But the last evening came, and Nora considered whether she ought to recall the fact that she was going away, perhaps for a couple of months, to her father. He came in as usual, sat down heavily on the nearest settee, and stretched out his long legs.
“I wonder if I am getting old?” he said. “I declare I feel a bit tired. Come along here, Nora, and cheer me up. What news have you this evening, little woman?”
“Oh, father! don't you know?”
“Well, your eyes look bright enough. What is it, girleen?”
“I am going away to Dublin to-morrow.”
“You? Bless you! so you are,” said the Squire, with a hearty laugh. “Upon my soul I forgot all about it. Well, and you are going to have a good time, and you'll forget the old dad—eh?—you'll forget all about the old dad?”
“Father, father, you know better,” said Nora—she flung her arms round his neck and laid her soft cheek against his—“as if I could ever forget you for a single moment,” she said.

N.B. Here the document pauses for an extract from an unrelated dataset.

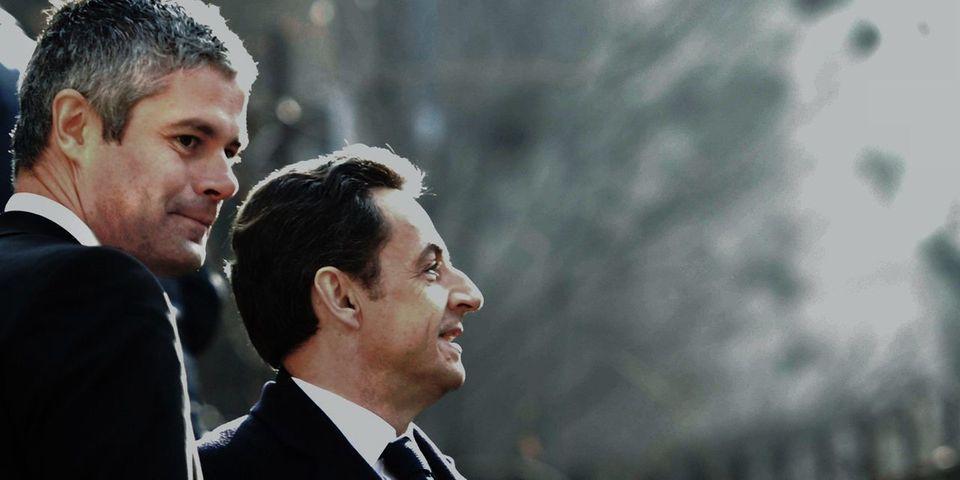 """Sarkozy sur Wauquiez: """"comme tout le monde le hait, il ne pourra pas durablement comploter contre moi"""""""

“I know it, a-colleen; I know it, heart's asthore. Of course you won't. I am right glad you are going; it will be a nice change for you. And what about the bits of duds—eh?—and the pretty trinkets? Why, you'll be going into grand society; you'll be holding your little head like a queen. Don't you forget, my pet, that you're Irish through and through, and that you come of a long line of brave ancestors. The women of your house never stooped to a shabby action, Nora; and never one of them sacrificed her honor for gold or anything else; and the men were brave, girleen, very brave, and had never fear in one of them. You remember that, and keep yourself upright and brave and proud, and come back to the old dad with as pure and loving a heart as you have now.”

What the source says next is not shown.